Repeatedly named the “Most Literate City in the United States,” the Twin Cities has played host to numerous visiting national writers via book tours, festivals, and lectures. This curation presents broadcasts over the decades of writer’s voices in form of speech, interview, and discussion.
February 27, 1979 - Ossie Davis, actor and author, talks about Black oral tradition at the Science Auditorium on the campus of the College of Saint Scholastica in Duluth. Event was held on March 29, 1978. Davis uses personal examples to explain the importance of the oral tradition in Black culture.
March 1, 1979 - On this Midday, a broadcast of co-founder Black Panther and political activist Bobby Seale speaking at the University of Wisconsin in La Crosse. Seale describes what should be done to improve the lives of poor, Black, and other minorities in the United States.

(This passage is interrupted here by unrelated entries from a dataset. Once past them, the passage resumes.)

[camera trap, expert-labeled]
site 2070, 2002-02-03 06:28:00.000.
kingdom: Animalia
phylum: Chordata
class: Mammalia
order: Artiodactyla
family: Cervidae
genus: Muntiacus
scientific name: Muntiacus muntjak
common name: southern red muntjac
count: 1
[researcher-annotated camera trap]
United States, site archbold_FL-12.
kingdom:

March 6, 1979 - A panel discussion with journalists, as part of 10-day The Vietnam Experience and America Symposium, held at the Macalester College.
March 6, 1979 - MPR’s Nancy Fushan presents highlights from The Vietnam Experience and America Today Symposium, held at Macalester College. Segment includes speakers at conference exploring the impact of Vietnam on the arts and Fushan interviewing three war fiction authors, including Minnesota writer Tim O’Brien.

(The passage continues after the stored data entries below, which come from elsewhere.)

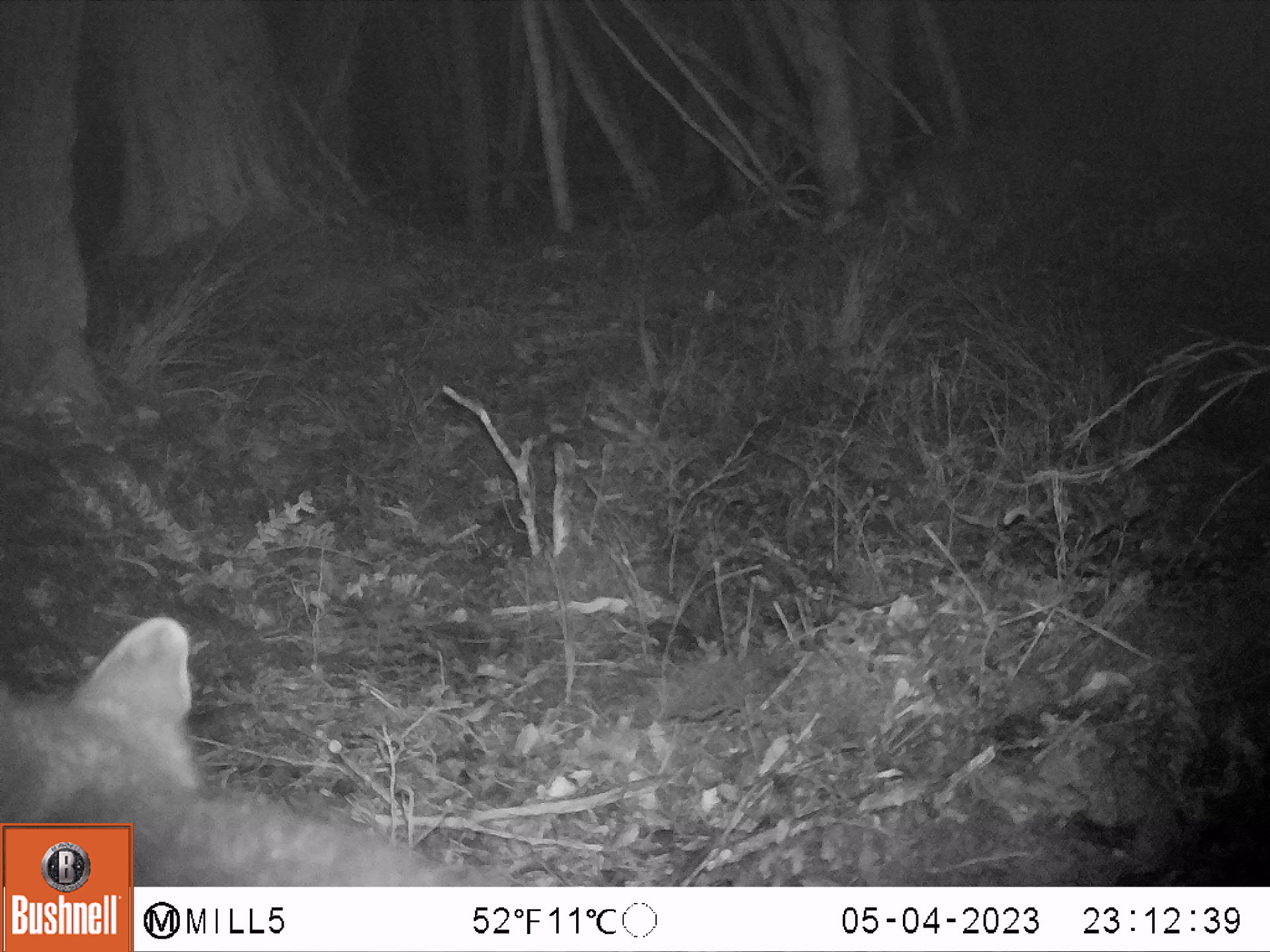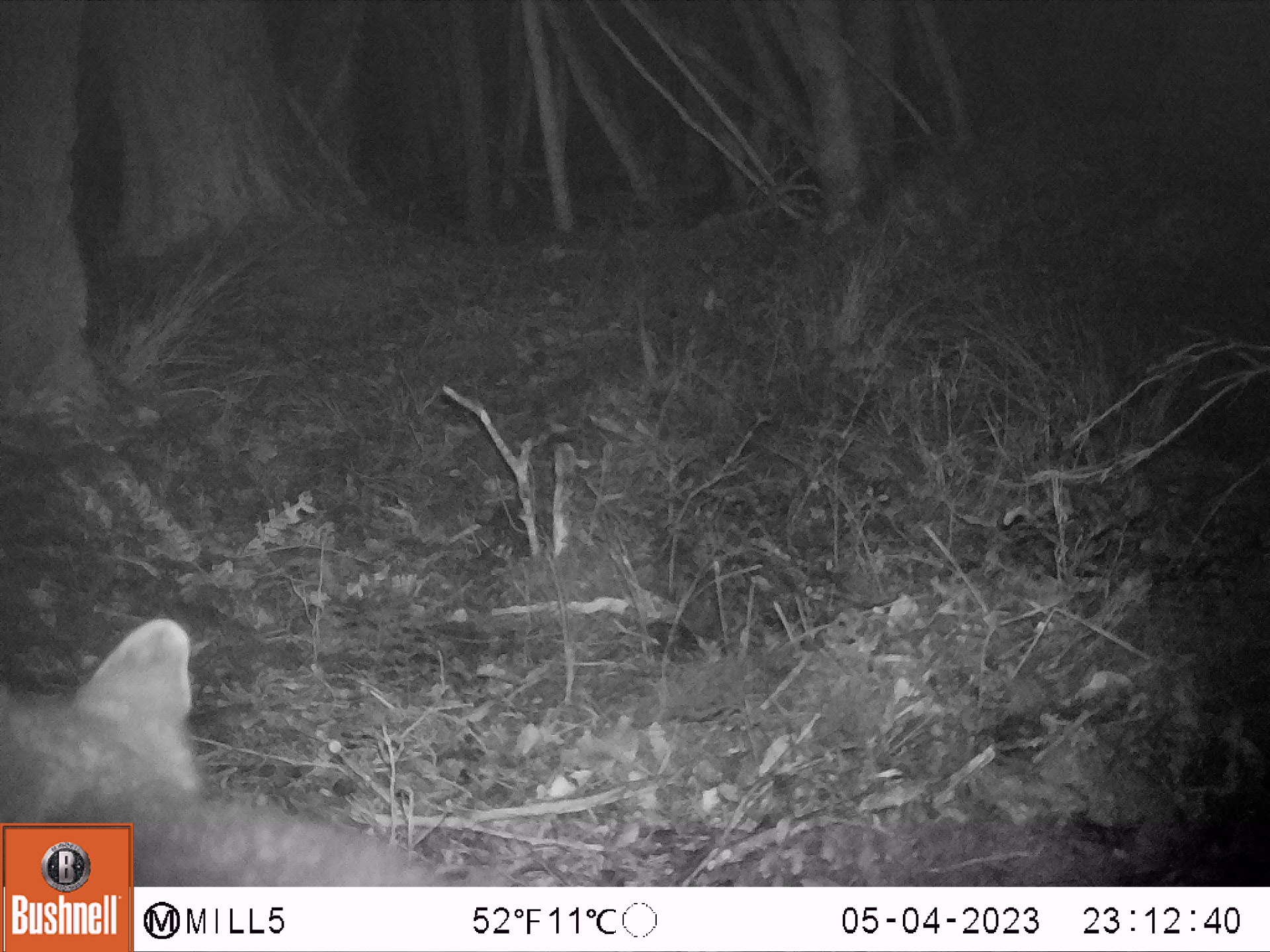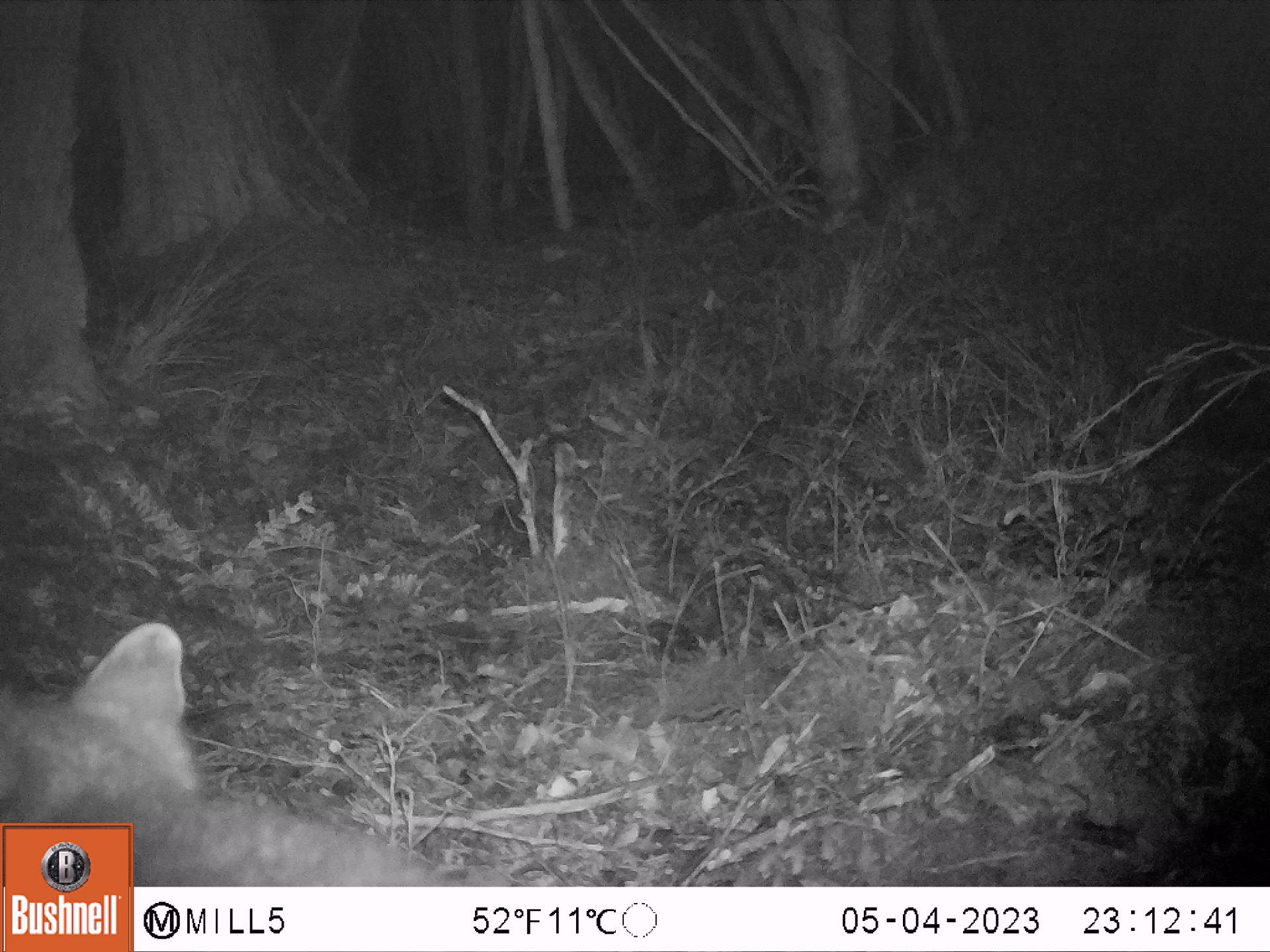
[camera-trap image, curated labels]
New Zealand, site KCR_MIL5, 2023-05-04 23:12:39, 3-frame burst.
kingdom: Animalia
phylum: Chordata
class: Mammalia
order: Diprotodontia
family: Phalangeridae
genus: Trichosurus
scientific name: Trichosurus vulpecula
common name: common brushtail possum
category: possum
Possum (common brushtail possum) (Trichosurus vulpecula).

March 14, 1979 - Radio Sweden's Al Simon prepared a summary of Isaac Singer's interview appearances in Stockholm while he was there to receive the Nobel Prize in Literature.
March 19, 1979 - Psychologist, author, and theologian Dr. Rollo May offers his insights into the nature of freedom, the relationship between love and freedom, and related questions in a speech at Mankato State University.
March 21, 1979 - This Poets-In-Residence Series segment profiles The Plains Bookbus, which carries the titles of books printed by small presses to many communities in our region. The book bus driver and some of its patrons talk about the books and their life on the plains.
March 27, 1979 - MPR’s Nancy Fushan profiles and interviews author Stanley Elkin. The author talks about his book The Living End and reads from his work.
April 17, 1979 - Vine Deloria Jr., Native American activist, attorney, and author, and political science professor at the University of Arizona in Tucson, speaks at the eighth annual Putnam Lectureship in Social Ethics at Hamline University. Deloria Jr’s address was titled "The Natural Philosophical Tradition." Following his speech, Deloria took questions from the audience.
May 1, 1979 - John Manning, a professor of reading instruction at the University of Minnesota, speaks at the Reading-Go-Round, a week-long series of seminars, workshops, and reading activities at the downtown Dayton's auditorium in Minneapolis. Manning discusses the importance of reading at home with children. This is a major portion of that talk.